俳優の高畑充希と清水美依紗が、3月3日に都内で開催された映画「ウィキッド 永遠の約束」日本語吹替版最速上映イベントに海宝直人、入野自由、kemio、ゆりやんレトリィバァと共に登壇。完成した作品への思いや収録時のエピソードなどを語った。
■名作ミュージカルを映画化したシリーズ最終章
本作は、不朽のミュージカルとして20年以上愛され続ける「ウィキッド」を映画化し、日本でも累計興行収入35億円突破の大ヒットを記録したエンターテインメント大作「ウィキッド ふたりの魔女」の続編。映画版は2人の魔女の出会いと別れを2部作で丁寧に描く構成であり、今回の最終章は2人の関係が大きく揺れるクライマックスとなる。
今作で高畑は、自由のために孤独に戦う“悪い魔女”エルファバ(シンシア・エリヴォ)、清水はオズの民衆の希望である“善い魔女”グリンダ(アリアナ・グランデ)の日本語吹き替えを担当する。
1月28日に第1子を出産したことをSNSで発表して以来初めて公の場に登場した高畑。温かい拍手で迎えられると、高畑は今の心境を「ありがとうございます。今日は寒いですよね。調子乗ってたらすぐ気温下がるから(笑)。『ウィキッド』の2部作が今回で完結ということで、ちょっと手を離れてしまうのが寂しい気持ちでこの場に立たせていただいていますが、皆さんと一緒に楽しい時間を過ごせたらうれしいなと思います」と笑顔であいさつ。
前作の変化・役作りでこだわったことを聞かれると、高畑は「今作ではどんどん悪に仕立て上げられていくさまが加速していって、もどかしいシーンも多かったので、収録しながらつらいなと思った感じはありますね」と吐露し、「『フォー・グッド』とか涙腺にくる曲が多いので、(収録時に)映像を見ながら泣かないように頑張っていました」と気を付けたことを明かす。

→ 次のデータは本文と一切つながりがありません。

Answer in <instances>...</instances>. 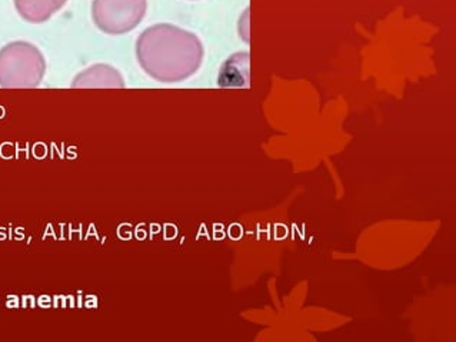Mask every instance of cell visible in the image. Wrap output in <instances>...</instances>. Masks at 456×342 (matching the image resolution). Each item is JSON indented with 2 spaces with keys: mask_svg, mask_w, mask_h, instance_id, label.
<instances>
[{
  "mask_svg": "<svg viewBox=\"0 0 456 342\" xmlns=\"http://www.w3.org/2000/svg\"><path fill=\"white\" fill-rule=\"evenodd\" d=\"M136 56L149 77L163 84H176L198 72L202 65L203 46L195 33L159 23L139 37Z\"/></svg>",
  "mask_w": 456,
  "mask_h": 342,
  "instance_id": "6da1fadb",
  "label": "cell"
},
{
  "mask_svg": "<svg viewBox=\"0 0 456 342\" xmlns=\"http://www.w3.org/2000/svg\"><path fill=\"white\" fill-rule=\"evenodd\" d=\"M46 62L42 52L29 42H12L0 49V86L37 88L44 79Z\"/></svg>",
  "mask_w": 456,
  "mask_h": 342,
  "instance_id": "7a4b0ae2",
  "label": "cell"
},
{
  "mask_svg": "<svg viewBox=\"0 0 456 342\" xmlns=\"http://www.w3.org/2000/svg\"><path fill=\"white\" fill-rule=\"evenodd\" d=\"M148 11V0H94L92 19L102 32L124 35L131 32Z\"/></svg>",
  "mask_w": 456,
  "mask_h": 342,
  "instance_id": "3957f363",
  "label": "cell"
},
{
  "mask_svg": "<svg viewBox=\"0 0 456 342\" xmlns=\"http://www.w3.org/2000/svg\"><path fill=\"white\" fill-rule=\"evenodd\" d=\"M73 88H124V77L109 65H94L79 73L72 84Z\"/></svg>",
  "mask_w": 456,
  "mask_h": 342,
  "instance_id": "277c9868",
  "label": "cell"
},
{
  "mask_svg": "<svg viewBox=\"0 0 456 342\" xmlns=\"http://www.w3.org/2000/svg\"><path fill=\"white\" fill-rule=\"evenodd\" d=\"M15 9L23 20L44 23L68 4V0H13Z\"/></svg>",
  "mask_w": 456,
  "mask_h": 342,
  "instance_id": "5b68a950",
  "label": "cell"
},
{
  "mask_svg": "<svg viewBox=\"0 0 456 342\" xmlns=\"http://www.w3.org/2000/svg\"><path fill=\"white\" fill-rule=\"evenodd\" d=\"M249 80V55L236 53L226 61L219 75L221 86H243Z\"/></svg>",
  "mask_w": 456,
  "mask_h": 342,
  "instance_id": "8992f818",
  "label": "cell"
}]
</instances>
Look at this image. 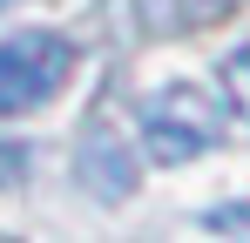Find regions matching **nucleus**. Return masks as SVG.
Here are the masks:
<instances>
[{"label":"nucleus","mask_w":250,"mask_h":243,"mask_svg":"<svg viewBox=\"0 0 250 243\" xmlns=\"http://www.w3.org/2000/svg\"><path fill=\"white\" fill-rule=\"evenodd\" d=\"M135 122H142V149L156 162H189L216 142V108L196 81H163L156 95H142Z\"/></svg>","instance_id":"nucleus-2"},{"label":"nucleus","mask_w":250,"mask_h":243,"mask_svg":"<svg viewBox=\"0 0 250 243\" xmlns=\"http://www.w3.org/2000/svg\"><path fill=\"white\" fill-rule=\"evenodd\" d=\"M0 7H14V0H0Z\"/></svg>","instance_id":"nucleus-6"},{"label":"nucleus","mask_w":250,"mask_h":243,"mask_svg":"<svg viewBox=\"0 0 250 243\" xmlns=\"http://www.w3.org/2000/svg\"><path fill=\"white\" fill-rule=\"evenodd\" d=\"M75 81V40L54 27H14L0 40V115H34Z\"/></svg>","instance_id":"nucleus-1"},{"label":"nucleus","mask_w":250,"mask_h":243,"mask_svg":"<svg viewBox=\"0 0 250 243\" xmlns=\"http://www.w3.org/2000/svg\"><path fill=\"white\" fill-rule=\"evenodd\" d=\"M216 88H223V108L250 128V40L237 54H223V68H216Z\"/></svg>","instance_id":"nucleus-5"},{"label":"nucleus","mask_w":250,"mask_h":243,"mask_svg":"<svg viewBox=\"0 0 250 243\" xmlns=\"http://www.w3.org/2000/svg\"><path fill=\"white\" fill-rule=\"evenodd\" d=\"M244 0H135V14H142V27L149 34H176V27H216V20H230Z\"/></svg>","instance_id":"nucleus-4"},{"label":"nucleus","mask_w":250,"mask_h":243,"mask_svg":"<svg viewBox=\"0 0 250 243\" xmlns=\"http://www.w3.org/2000/svg\"><path fill=\"white\" fill-rule=\"evenodd\" d=\"M82 189L88 196H102V202H122L128 189H135V169H128V149L115 142V135H88L82 142Z\"/></svg>","instance_id":"nucleus-3"}]
</instances>
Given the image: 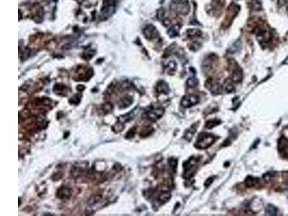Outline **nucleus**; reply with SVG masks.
Wrapping results in <instances>:
<instances>
[{
  "mask_svg": "<svg viewBox=\"0 0 288 216\" xmlns=\"http://www.w3.org/2000/svg\"><path fill=\"white\" fill-rule=\"evenodd\" d=\"M215 141V136L213 134L202 133L199 135L195 146L198 149H205L210 146Z\"/></svg>",
  "mask_w": 288,
  "mask_h": 216,
  "instance_id": "nucleus-1",
  "label": "nucleus"
},
{
  "mask_svg": "<svg viewBox=\"0 0 288 216\" xmlns=\"http://www.w3.org/2000/svg\"><path fill=\"white\" fill-rule=\"evenodd\" d=\"M115 8L116 4L114 0H107L104 2L101 9V18L102 19L109 18L115 13Z\"/></svg>",
  "mask_w": 288,
  "mask_h": 216,
  "instance_id": "nucleus-2",
  "label": "nucleus"
},
{
  "mask_svg": "<svg viewBox=\"0 0 288 216\" xmlns=\"http://www.w3.org/2000/svg\"><path fill=\"white\" fill-rule=\"evenodd\" d=\"M164 113V110L163 108L151 109V110L146 111V113L144 114V117L145 118H146L147 120L155 122V121L162 117Z\"/></svg>",
  "mask_w": 288,
  "mask_h": 216,
  "instance_id": "nucleus-3",
  "label": "nucleus"
},
{
  "mask_svg": "<svg viewBox=\"0 0 288 216\" xmlns=\"http://www.w3.org/2000/svg\"><path fill=\"white\" fill-rule=\"evenodd\" d=\"M200 99L199 97L195 94H192V95L185 96L183 97L181 100V104L184 108H190V107L195 105L199 103Z\"/></svg>",
  "mask_w": 288,
  "mask_h": 216,
  "instance_id": "nucleus-4",
  "label": "nucleus"
},
{
  "mask_svg": "<svg viewBox=\"0 0 288 216\" xmlns=\"http://www.w3.org/2000/svg\"><path fill=\"white\" fill-rule=\"evenodd\" d=\"M87 167V163H77L71 167V174L73 178L80 177L84 173L86 167Z\"/></svg>",
  "mask_w": 288,
  "mask_h": 216,
  "instance_id": "nucleus-5",
  "label": "nucleus"
},
{
  "mask_svg": "<svg viewBox=\"0 0 288 216\" xmlns=\"http://www.w3.org/2000/svg\"><path fill=\"white\" fill-rule=\"evenodd\" d=\"M57 198L61 200H66L71 196V189L66 187H61L57 191Z\"/></svg>",
  "mask_w": 288,
  "mask_h": 216,
  "instance_id": "nucleus-6",
  "label": "nucleus"
},
{
  "mask_svg": "<svg viewBox=\"0 0 288 216\" xmlns=\"http://www.w3.org/2000/svg\"><path fill=\"white\" fill-rule=\"evenodd\" d=\"M205 86L208 89H210L213 93L215 94H220L221 91H222V87L219 84L216 82H213L212 80H208L207 81Z\"/></svg>",
  "mask_w": 288,
  "mask_h": 216,
  "instance_id": "nucleus-7",
  "label": "nucleus"
},
{
  "mask_svg": "<svg viewBox=\"0 0 288 216\" xmlns=\"http://www.w3.org/2000/svg\"><path fill=\"white\" fill-rule=\"evenodd\" d=\"M278 148L280 153L283 156H288V144L287 140L285 138H282L280 139L279 144H278Z\"/></svg>",
  "mask_w": 288,
  "mask_h": 216,
  "instance_id": "nucleus-8",
  "label": "nucleus"
},
{
  "mask_svg": "<svg viewBox=\"0 0 288 216\" xmlns=\"http://www.w3.org/2000/svg\"><path fill=\"white\" fill-rule=\"evenodd\" d=\"M156 89L158 93H162V94H168L169 92V87L166 82L164 81H159L157 83Z\"/></svg>",
  "mask_w": 288,
  "mask_h": 216,
  "instance_id": "nucleus-9",
  "label": "nucleus"
},
{
  "mask_svg": "<svg viewBox=\"0 0 288 216\" xmlns=\"http://www.w3.org/2000/svg\"><path fill=\"white\" fill-rule=\"evenodd\" d=\"M144 33L145 36L149 39H152L154 38H156L157 35V31L156 28L152 25L147 26V27L145 28Z\"/></svg>",
  "mask_w": 288,
  "mask_h": 216,
  "instance_id": "nucleus-10",
  "label": "nucleus"
},
{
  "mask_svg": "<svg viewBox=\"0 0 288 216\" xmlns=\"http://www.w3.org/2000/svg\"><path fill=\"white\" fill-rule=\"evenodd\" d=\"M135 110H133V111H131V112L129 113L128 114H127V115H123V116H121V117L119 118V119H118V121L119 122H120V123H123V124H124V123H128V122H129V121L132 119V118H133L135 117Z\"/></svg>",
  "mask_w": 288,
  "mask_h": 216,
  "instance_id": "nucleus-11",
  "label": "nucleus"
},
{
  "mask_svg": "<svg viewBox=\"0 0 288 216\" xmlns=\"http://www.w3.org/2000/svg\"><path fill=\"white\" fill-rule=\"evenodd\" d=\"M259 180L258 178L253 177H248L245 180V184L248 187H254L255 185L259 183Z\"/></svg>",
  "mask_w": 288,
  "mask_h": 216,
  "instance_id": "nucleus-12",
  "label": "nucleus"
},
{
  "mask_svg": "<svg viewBox=\"0 0 288 216\" xmlns=\"http://www.w3.org/2000/svg\"><path fill=\"white\" fill-rule=\"evenodd\" d=\"M133 103V99L131 97H124L122 99L119 104V108H127L128 107L131 105Z\"/></svg>",
  "mask_w": 288,
  "mask_h": 216,
  "instance_id": "nucleus-13",
  "label": "nucleus"
},
{
  "mask_svg": "<svg viewBox=\"0 0 288 216\" xmlns=\"http://www.w3.org/2000/svg\"><path fill=\"white\" fill-rule=\"evenodd\" d=\"M277 213H278V210H277V208L275 207V206L272 205H271V204H270V205H268L267 206H266V215H277Z\"/></svg>",
  "mask_w": 288,
  "mask_h": 216,
  "instance_id": "nucleus-14",
  "label": "nucleus"
},
{
  "mask_svg": "<svg viewBox=\"0 0 288 216\" xmlns=\"http://www.w3.org/2000/svg\"><path fill=\"white\" fill-rule=\"evenodd\" d=\"M171 198V194L169 192H163L162 193L159 194V200L161 203H166Z\"/></svg>",
  "mask_w": 288,
  "mask_h": 216,
  "instance_id": "nucleus-15",
  "label": "nucleus"
},
{
  "mask_svg": "<svg viewBox=\"0 0 288 216\" xmlns=\"http://www.w3.org/2000/svg\"><path fill=\"white\" fill-rule=\"evenodd\" d=\"M179 30V25H174L172 27L169 28V30H168L169 35L171 37H174L176 35H178Z\"/></svg>",
  "mask_w": 288,
  "mask_h": 216,
  "instance_id": "nucleus-16",
  "label": "nucleus"
},
{
  "mask_svg": "<svg viewBox=\"0 0 288 216\" xmlns=\"http://www.w3.org/2000/svg\"><path fill=\"white\" fill-rule=\"evenodd\" d=\"M66 89V87L64 86L63 84H57L55 85L54 88H53V91L55 93L61 94L63 93L64 90Z\"/></svg>",
  "mask_w": 288,
  "mask_h": 216,
  "instance_id": "nucleus-17",
  "label": "nucleus"
},
{
  "mask_svg": "<svg viewBox=\"0 0 288 216\" xmlns=\"http://www.w3.org/2000/svg\"><path fill=\"white\" fill-rule=\"evenodd\" d=\"M220 123V120H209L208 122L206 123L205 124V128H213L215 126H217Z\"/></svg>",
  "mask_w": 288,
  "mask_h": 216,
  "instance_id": "nucleus-18",
  "label": "nucleus"
},
{
  "mask_svg": "<svg viewBox=\"0 0 288 216\" xmlns=\"http://www.w3.org/2000/svg\"><path fill=\"white\" fill-rule=\"evenodd\" d=\"M195 131H196V128L192 127L191 128H189V129L186 132V133H185V138H186V139L188 140V141H190L192 138L193 137Z\"/></svg>",
  "mask_w": 288,
  "mask_h": 216,
  "instance_id": "nucleus-19",
  "label": "nucleus"
},
{
  "mask_svg": "<svg viewBox=\"0 0 288 216\" xmlns=\"http://www.w3.org/2000/svg\"><path fill=\"white\" fill-rule=\"evenodd\" d=\"M198 84V80L195 77H191L187 81V85L189 87H195Z\"/></svg>",
  "mask_w": 288,
  "mask_h": 216,
  "instance_id": "nucleus-20",
  "label": "nucleus"
},
{
  "mask_svg": "<svg viewBox=\"0 0 288 216\" xmlns=\"http://www.w3.org/2000/svg\"><path fill=\"white\" fill-rule=\"evenodd\" d=\"M169 167L172 169L174 172H175L177 167V160L174 158H171L169 160Z\"/></svg>",
  "mask_w": 288,
  "mask_h": 216,
  "instance_id": "nucleus-21",
  "label": "nucleus"
},
{
  "mask_svg": "<svg viewBox=\"0 0 288 216\" xmlns=\"http://www.w3.org/2000/svg\"><path fill=\"white\" fill-rule=\"evenodd\" d=\"M101 200V196L100 195H95L92 197L91 198L89 199V201H88V204L90 205H93L94 204H96L97 203Z\"/></svg>",
  "mask_w": 288,
  "mask_h": 216,
  "instance_id": "nucleus-22",
  "label": "nucleus"
},
{
  "mask_svg": "<svg viewBox=\"0 0 288 216\" xmlns=\"http://www.w3.org/2000/svg\"><path fill=\"white\" fill-rule=\"evenodd\" d=\"M80 101H81V95H79V94H76V95L71 97L68 102H69L71 104H78L80 103Z\"/></svg>",
  "mask_w": 288,
  "mask_h": 216,
  "instance_id": "nucleus-23",
  "label": "nucleus"
},
{
  "mask_svg": "<svg viewBox=\"0 0 288 216\" xmlns=\"http://www.w3.org/2000/svg\"><path fill=\"white\" fill-rule=\"evenodd\" d=\"M225 90H226V91H227L228 92H231L234 91V87L232 85V81L227 80L225 82Z\"/></svg>",
  "mask_w": 288,
  "mask_h": 216,
  "instance_id": "nucleus-24",
  "label": "nucleus"
},
{
  "mask_svg": "<svg viewBox=\"0 0 288 216\" xmlns=\"http://www.w3.org/2000/svg\"><path fill=\"white\" fill-rule=\"evenodd\" d=\"M113 129L115 132H118V133L122 131V130L124 129V124L118 121V122L115 124V126L113 127Z\"/></svg>",
  "mask_w": 288,
  "mask_h": 216,
  "instance_id": "nucleus-25",
  "label": "nucleus"
},
{
  "mask_svg": "<svg viewBox=\"0 0 288 216\" xmlns=\"http://www.w3.org/2000/svg\"><path fill=\"white\" fill-rule=\"evenodd\" d=\"M251 7L253 8L255 10H258V9H260L261 8V3L259 0H253L251 2Z\"/></svg>",
  "mask_w": 288,
  "mask_h": 216,
  "instance_id": "nucleus-26",
  "label": "nucleus"
},
{
  "mask_svg": "<svg viewBox=\"0 0 288 216\" xmlns=\"http://www.w3.org/2000/svg\"><path fill=\"white\" fill-rule=\"evenodd\" d=\"M113 106L110 103H107L103 105V111L105 113H110L112 110H113Z\"/></svg>",
  "mask_w": 288,
  "mask_h": 216,
  "instance_id": "nucleus-27",
  "label": "nucleus"
},
{
  "mask_svg": "<svg viewBox=\"0 0 288 216\" xmlns=\"http://www.w3.org/2000/svg\"><path fill=\"white\" fill-rule=\"evenodd\" d=\"M213 178H208V179L206 180V182H205V187H208L209 186V185H210V184L213 182Z\"/></svg>",
  "mask_w": 288,
  "mask_h": 216,
  "instance_id": "nucleus-28",
  "label": "nucleus"
},
{
  "mask_svg": "<svg viewBox=\"0 0 288 216\" xmlns=\"http://www.w3.org/2000/svg\"><path fill=\"white\" fill-rule=\"evenodd\" d=\"M287 2H288V0H279V4L281 6H282V5H285V4H286Z\"/></svg>",
  "mask_w": 288,
  "mask_h": 216,
  "instance_id": "nucleus-29",
  "label": "nucleus"
},
{
  "mask_svg": "<svg viewBox=\"0 0 288 216\" xmlns=\"http://www.w3.org/2000/svg\"><path fill=\"white\" fill-rule=\"evenodd\" d=\"M77 89L82 92V91H83V90L84 89V86H80V85H79V86H78Z\"/></svg>",
  "mask_w": 288,
  "mask_h": 216,
  "instance_id": "nucleus-30",
  "label": "nucleus"
}]
</instances>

一方、清水は「グリンダは前作に引き続きかわいらしさ、チャーミングさを持ちながらも、民衆の前で振る舞っている姿とグリンダから見るエルファバの姿、その間の葛藤の部分で声に乗せるのが、すごく難しかったなと感じています。ちょっと大人になったグリンダを意識しました」と、繊細な演技に苦労したことを伝えた。
■「フォー・グッド」の収録は2人で一緒に実施
また、高畑が涙腺にくる曲と表現した「フォー・グッド」は、「ウィキッド」最終章を象徴する重要な曲だが、収録時のことを「1作目、2作目を通して初めて美依紗と一緒にブースに入って、一緒に顔を見て収録できた曲です」と高畑が述懐すると、清水も「目を見ながら歌うだけで涙腺がヤバかったんですけど(笑)。よりリアルに声をあてられました。アリアナとシンシアは目の前で一緒に手をつなぎながら歌っているんですけど、まるでそのような気持ちで歌わせていただきました」と振り返った。
あらためて高畑は「視線とか、ちょっとした顔の動き。すごく助けられるし、気持ちを持っていってもらえるところが大きかった。1作目も映画館で美依紗の声(吹替版)で見ていたので、『本物がいる!』っていう高揚感がありましたし、すてきな時間でしたね」と話すと、清水も「それは私も同じです!(笑)」と恐縮していた。
そんな中、「ウィキッド」はエルファバとグリンダが出会い、友情を育み、やがて袂を分かつことになる…ということで、2人のように友人と異なる道を進むことになったときの向き合い方についての質問が。
これに、高畑は「このお仕事を始めて20周年なんですけど、10代のときや20代前半は現場でものすごくみんなと一生懸命にチームワークを持って作って、終わりがくるんですよ。クランクアップだったり、千秋楽だったり。終わりがきたとき、先輩方から『続けてたら絶対また会えるから』って言われて、それを胸にまだもうちょっとやってみようと。別れるのは寂しいけど、それに勇気をもらって前進してきたところもあると思いますし、その言葉のおかげでずっと続けて来られているし、10年とかたってまた会えていることも多いので、別れも悪くないなと思います」と、実体験と重ねて思いを口にした。
そして、清水は「人ってその時々でいろんな選択をしていて、その時しかできない選択をみんなしていると思うんですよ。自分と違う選択をしている人たちだったり、自分も今こういうことをやりたいと選択していること、お互い誇りを持つことって大事だなと思って。リスペクトし合うというか、そこは大事にしているところかなと思います」と打ち明けた。
映画「ウィキッド 永遠の約束」は3月6日(金)より全国公開。